The Federal Reserve increased the target range of the Fed funds rate by 25 basis points to 4.5-4.75% in what many believe will be the second to last rate hike of this hiking cycle. This size was pretty much priced in by markets, and recent economic data had done little to sway the opinions of investors and Fed officials alike.

As a result, the bond market has already started to shape itself for a Fed pivot with the 2-year Treasury note looking to retest the 4% level, and the 3-year note moving comfortablely below it to around 3.8%. This represents about 50 to 75 basis points worth of cuts from the current lower bound of the target range. While these cuts may not come in 2023, there is very little pushback against the idea that a weak economy this year will preclude lower policy rates in 2024.

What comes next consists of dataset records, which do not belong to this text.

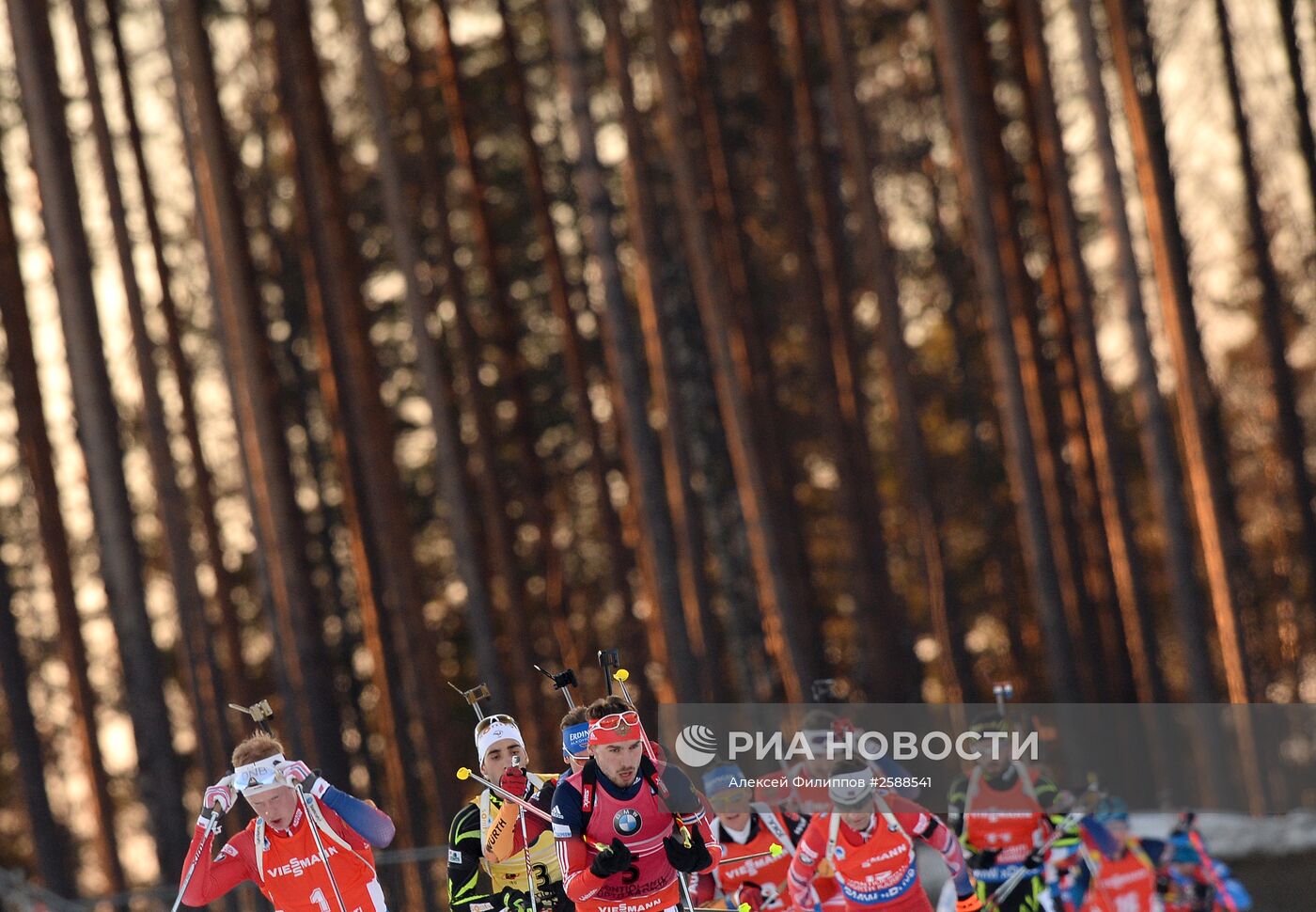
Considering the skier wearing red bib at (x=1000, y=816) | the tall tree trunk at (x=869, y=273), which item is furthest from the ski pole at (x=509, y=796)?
the tall tree trunk at (x=869, y=273)

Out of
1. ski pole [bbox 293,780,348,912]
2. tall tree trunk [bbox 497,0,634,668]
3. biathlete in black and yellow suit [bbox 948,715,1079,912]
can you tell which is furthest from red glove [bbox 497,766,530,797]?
tall tree trunk [bbox 497,0,634,668]

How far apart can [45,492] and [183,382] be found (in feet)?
11.7

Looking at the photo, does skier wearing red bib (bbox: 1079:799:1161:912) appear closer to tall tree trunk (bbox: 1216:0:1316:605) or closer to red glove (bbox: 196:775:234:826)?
red glove (bbox: 196:775:234:826)

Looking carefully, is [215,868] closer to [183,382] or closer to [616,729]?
[616,729]

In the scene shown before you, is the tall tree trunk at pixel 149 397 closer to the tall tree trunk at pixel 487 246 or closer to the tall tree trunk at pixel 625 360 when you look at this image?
the tall tree trunk at pixel 487 246

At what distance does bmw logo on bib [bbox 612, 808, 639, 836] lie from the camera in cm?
929

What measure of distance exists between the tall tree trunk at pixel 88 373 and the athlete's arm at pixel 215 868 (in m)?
10.4

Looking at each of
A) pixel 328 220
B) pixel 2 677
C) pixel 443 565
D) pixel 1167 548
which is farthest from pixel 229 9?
pixel 1167 548

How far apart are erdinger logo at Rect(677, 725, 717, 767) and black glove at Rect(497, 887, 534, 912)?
2.35 m

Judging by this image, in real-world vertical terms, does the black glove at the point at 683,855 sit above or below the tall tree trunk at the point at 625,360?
below

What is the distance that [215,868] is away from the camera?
9.56 meters

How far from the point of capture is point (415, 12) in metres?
31.8

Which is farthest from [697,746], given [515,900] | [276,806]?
[276,806]

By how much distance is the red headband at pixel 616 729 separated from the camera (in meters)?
9.13
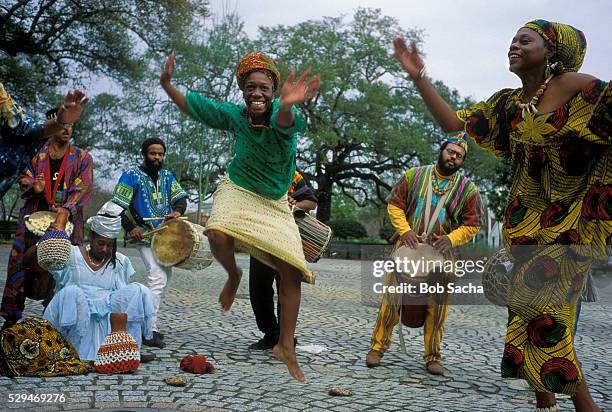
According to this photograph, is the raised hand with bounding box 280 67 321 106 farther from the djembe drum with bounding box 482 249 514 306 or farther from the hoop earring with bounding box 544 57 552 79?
the djembe drum with bounding box 482 249 514 306

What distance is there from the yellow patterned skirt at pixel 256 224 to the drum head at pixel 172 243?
2.14m

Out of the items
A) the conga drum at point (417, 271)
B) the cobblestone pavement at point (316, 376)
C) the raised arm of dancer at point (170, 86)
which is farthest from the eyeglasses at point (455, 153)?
the raised arm of dancer at point (170, 86)

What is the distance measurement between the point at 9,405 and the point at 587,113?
3.79 metres

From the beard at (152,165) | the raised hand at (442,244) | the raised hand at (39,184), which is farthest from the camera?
the beard at (152,165)

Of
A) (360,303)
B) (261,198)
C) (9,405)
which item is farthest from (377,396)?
(360,303)

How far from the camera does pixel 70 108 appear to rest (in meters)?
3.87

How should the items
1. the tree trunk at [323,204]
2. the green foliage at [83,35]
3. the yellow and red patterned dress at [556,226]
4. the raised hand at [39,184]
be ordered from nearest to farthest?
1. the yellow and red patterned dress at [556,226]
2. the raised hand at [39,184]
3. the green foliage at [83,35]
4. the tree trunk at [323,204]

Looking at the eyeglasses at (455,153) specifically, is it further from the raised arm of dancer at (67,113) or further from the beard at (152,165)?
the raised arm of dancer at (67,113)

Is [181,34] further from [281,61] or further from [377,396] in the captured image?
[377,396]

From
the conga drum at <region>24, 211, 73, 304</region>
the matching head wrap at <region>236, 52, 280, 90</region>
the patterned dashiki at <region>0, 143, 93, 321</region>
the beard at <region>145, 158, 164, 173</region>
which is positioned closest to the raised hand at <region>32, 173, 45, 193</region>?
the patterned dashiki at <region>0, 143, 93, 321</region>

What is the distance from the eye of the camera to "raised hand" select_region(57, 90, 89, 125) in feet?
12.5

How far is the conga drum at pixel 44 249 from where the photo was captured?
5035mm

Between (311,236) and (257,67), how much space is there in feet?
5.20

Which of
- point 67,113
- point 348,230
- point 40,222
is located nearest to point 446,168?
point 67,113
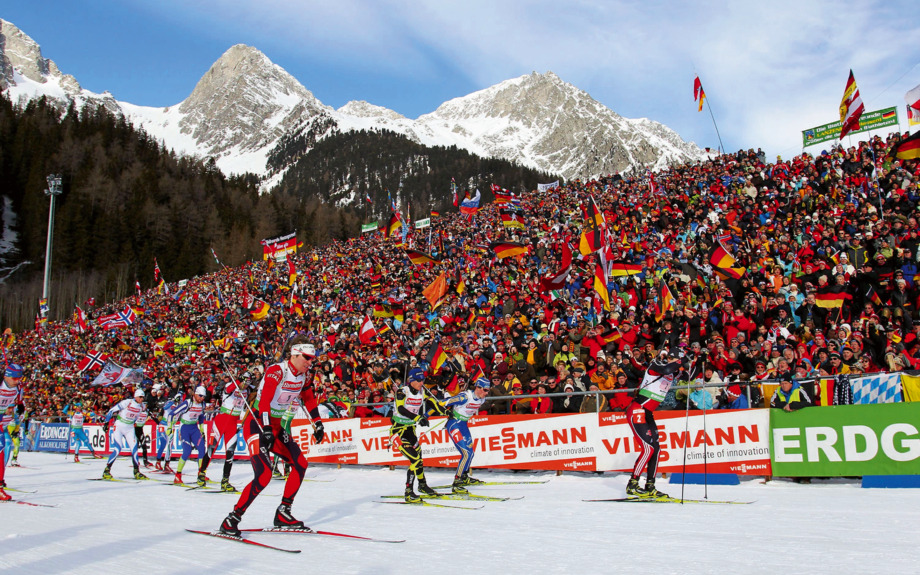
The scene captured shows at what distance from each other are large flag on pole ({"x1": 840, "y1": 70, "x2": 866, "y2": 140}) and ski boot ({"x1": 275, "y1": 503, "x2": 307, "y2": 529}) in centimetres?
1876

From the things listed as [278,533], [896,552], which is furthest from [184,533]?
[896,552]

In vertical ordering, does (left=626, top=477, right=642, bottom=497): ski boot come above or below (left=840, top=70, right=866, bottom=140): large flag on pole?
below

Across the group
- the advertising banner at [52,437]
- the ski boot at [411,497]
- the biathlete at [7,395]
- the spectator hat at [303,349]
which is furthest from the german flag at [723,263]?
the advertising banner at [52,437]

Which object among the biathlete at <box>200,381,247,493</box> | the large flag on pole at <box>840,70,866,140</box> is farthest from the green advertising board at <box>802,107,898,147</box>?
the biathlete at <box>200,381,247,493</box>

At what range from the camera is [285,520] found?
7.52 m

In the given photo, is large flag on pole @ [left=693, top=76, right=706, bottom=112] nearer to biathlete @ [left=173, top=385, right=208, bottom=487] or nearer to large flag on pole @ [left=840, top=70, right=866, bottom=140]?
large flag on pole @ [left=840, top=70, right=866, bottom=140]

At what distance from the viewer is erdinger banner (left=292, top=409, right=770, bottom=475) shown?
36.0ft

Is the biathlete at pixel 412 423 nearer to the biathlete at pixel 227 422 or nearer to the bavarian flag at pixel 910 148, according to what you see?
the biathlete at pixel 227 422

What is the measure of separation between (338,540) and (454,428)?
14.8ft

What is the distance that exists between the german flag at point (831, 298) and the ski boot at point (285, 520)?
10.8 metres

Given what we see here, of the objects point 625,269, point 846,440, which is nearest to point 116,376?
point 625,269

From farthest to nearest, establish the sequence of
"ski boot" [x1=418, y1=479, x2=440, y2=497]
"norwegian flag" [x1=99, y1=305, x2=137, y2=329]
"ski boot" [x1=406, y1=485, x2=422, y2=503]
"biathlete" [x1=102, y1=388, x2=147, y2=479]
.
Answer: "norwegian flag" [x1=99, y1=305, x2=137, y2=329] → "biathlete" [x1=102, y1=388, x2=147, y2=479] → "ski boot" [x1=418, y1=479, x2=440, y2=497] → "ski boot" [x1=406, y1=485, x2=422, y2=503]

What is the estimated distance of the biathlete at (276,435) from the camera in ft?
24.1

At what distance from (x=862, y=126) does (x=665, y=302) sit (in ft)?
58.3
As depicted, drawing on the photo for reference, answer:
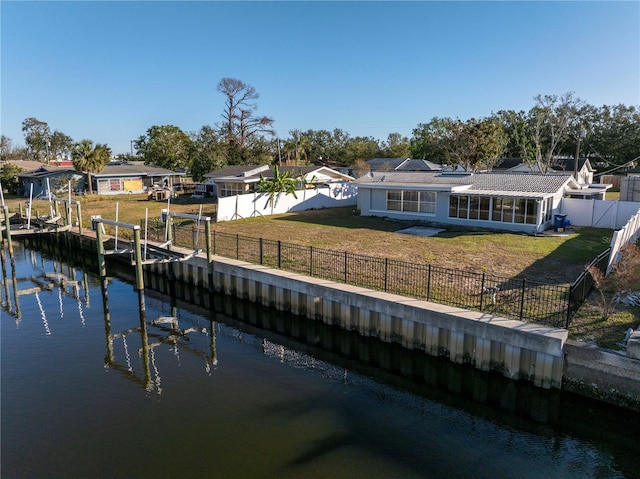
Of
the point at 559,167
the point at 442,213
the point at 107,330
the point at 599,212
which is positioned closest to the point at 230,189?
the point at 442,213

The Fed started off the press release with a slight acknowledgment of this sentiment by changing the brief phrase “inflation remains elevated” to “inflation has eased somewhat but remains elevated” which is an important admission that they are winning the fight against rising prices. This alone is a fairly dovish statement as the Fed has already positioned itself as “data-dependent” which means its actions are likely to be sensitive to observations like this. However, it does not necessarily mean that a pivot is coming soon.

Chair Powell in his press conference did everything he could to make sure that observers would not mistake the slowing of the pace in rate hikes and the slight admission that inflation has eased for a Fed pivot or even a Fed pause. In the speech, Powell made three very clear assertions that hiking is not over and that there is “more work to do.” The rhetoric is very clearly aimed at preventing the premature loosening of financial conditions which would soften the effects of tighter monetary policy. According to the Chicago Fed National Financial Conditions Index, the financial conditions have generally loosened since October 2022 which is counterproductive to the Fed’s intentions. Recent trends in short-term interest rates have been the culprit.

From Chicago Fed

The moral of the story is that the job is not done yet. Powell did a good job of summarizing the work that still needs to be done to cool the economy to the desired level. “Labor demand substantially exceeds the supply of available workers, and the labor force participation rate has changed little from a year ago” which is importantly keeping wage inflation sticky. Some have pointed to some cooling in the Q4 2022 Employment Cost Index release as evidence that we can stop worrying about wage inflation, but there are way too many job openings, especially after we found out that 600,000 were added in December. The “higher for longer” narrative is the way that the Fed will likely go as it avoids cutting rates in 2023 despite growth challenges.